• [The task]: The lines below, all of them, should be returned exactly as they appear.

=== Dataset content ===

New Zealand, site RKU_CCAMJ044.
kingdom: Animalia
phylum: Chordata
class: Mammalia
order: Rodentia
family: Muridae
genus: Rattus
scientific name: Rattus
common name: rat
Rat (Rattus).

===

• [Your solution]:
New Zealand, site RKU_CCAMJ044.
kingdom: Animalia
phylum: Chordata
class: Mammalia
order: Rodentia
family: Muridae
genus: Rattus
scientific name: Rattus
common name: rat
Rat (Rattus).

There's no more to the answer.